Stored data entries:
Content starts

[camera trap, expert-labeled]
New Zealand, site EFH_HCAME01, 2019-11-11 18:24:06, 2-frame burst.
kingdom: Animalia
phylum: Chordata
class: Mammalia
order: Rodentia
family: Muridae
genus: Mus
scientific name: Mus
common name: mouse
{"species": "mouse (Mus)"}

Content ends

● WORK INSTRUCTIONS: Retype all of the entries precisely as they are.

● COMPLETED EXERCISE:
[camera trap, expert-labeled]
New Zealand, site EFH_HCAME01, 2019-11-11 18:24:06, 2-frame burst.
kingdom: Animalia
phylum: Chordata
class: Mammalia
order: Rodentia
family: Muridae
genus: Mus
scientific name: Mus
common name: mouse
{"species": "mouse (Mus)"}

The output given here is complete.